Passage to read:

--

With the discussion of the previous section in mind, it
seems that countries reliant on Pillar II pensions tend to have more
sustainable, secure, and efficient pension systems without compromising on
adequacy and coverage. Figure 2 compares pension systems according to each
of these outcomes-based indicators. Panel A shows negative relationship between
replacement rates from the first and second pillar and lower public pension
expenditure as a share of Gross Domestic Product (GDP) for countries more
reliant on Pillar II. The figures suggest that Pillar II pensions reduce the
need for Pillar I pensions, which in turn lowers the fiscal burden on
governments to fund pensions. Panel B shows total mandatory replacement rate
and the number of pension beneficiaries as a share of a country’s population
aged 65 and above plotted against a country’s reliance on Pillar II. The
horizontal trend line suggest that adequacy and coverage do not vary
systematically by funding source. Panel C shows that pension system that rely
more on Pillar II tend to have more assets backing pension claims, as measured
by the value of total pension assets as a share of GDP. Furthermore, the size
of a country’s pension assets is positively correlated with its investment
returns.

--

Dataset section:
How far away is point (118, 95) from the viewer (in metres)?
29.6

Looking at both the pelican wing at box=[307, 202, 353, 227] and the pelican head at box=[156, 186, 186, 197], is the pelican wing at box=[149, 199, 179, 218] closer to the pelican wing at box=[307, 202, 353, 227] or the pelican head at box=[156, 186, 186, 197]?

--

What to do:
**a)** Condense the paragraph beginning "With the discussion of the previous section in mind" from the passage on Pillar II pensions into a short bulleted list that keeps its main facts.
**b)** Carry the passage on Pillar II pensions further, starting after its final sentence.

In response:
**a)**
- Countries that rely on Pillar II pensions tend to have more sustainable, secure, and efficient pension systems without losing adequacy or coverage.
- Figure 2 compares pension systems on these outcomes-based indicators.
- Panel A: Countries more reliant on Pillar II show lower public pension expenditure as a share of GDP. Pillar II pensions appear to reduce the need for Pillar I pensions and so lower the fiscal burden on governments.
- Panel B: Total mandatory replacement rates and beneficiaries as a share of the population aged 65 and above show a horizontal trend against reliance on Pillar II. Adequacy and coverage do not vary systematically by funding source.
- Panel C: Systems relying more on Pillar II tend to have more pension assets as a share of GDP. The size of pension assets is positively correlated with investment returns.

**b)**
Panel A


Panel
B


Panel C


Figure
3.
Pension system outcomes across 26 OECD countries (excluding countries with
substantial Pillar III pension systems). Values in parenthesis represents
standard errors, significance: ***1%, **5%, *10%.
Source: OECD Pensions
at a Glance 2017, author’s calculations
However, there is no indication that countries with more
successful pension systems rely more heavily on Pillar II pension systems.
Table 1 compares the outcomes of pension systems across countries with Pillar
II pensions. Each outcome is proxied by a measurable pension indicator. For
example, sustainability is proxied by public pension expenditure as a share of
GDP, where a country with lower public expenditure to GDP scores higher for
sustainability. Adequacy is proxied by the total mandatory replacement rate,
coverage by the number of pension beneficiaries as a share of old- age
population, efficiency by the five-year average real return on total pension
assets, and security as the size of total pension assets as a share of GDP. A
country is individually ranked on each measure, and an overall equally weighted
aggregate score is constructed from these ranks. From the scores of each
country, it is not obvious that countries that do the best tend to have higher
Pillar II replacement rates. For example, Sweden and Iceland have identical
scores but Sweden relies less on Pillar II to fund pension benefits. The
Netherlands comes up top as having the best pension system among comparable
countries. The country has also been proposed as having the best pension system
by the Melbourne Mercer Global Pension Index in 2018.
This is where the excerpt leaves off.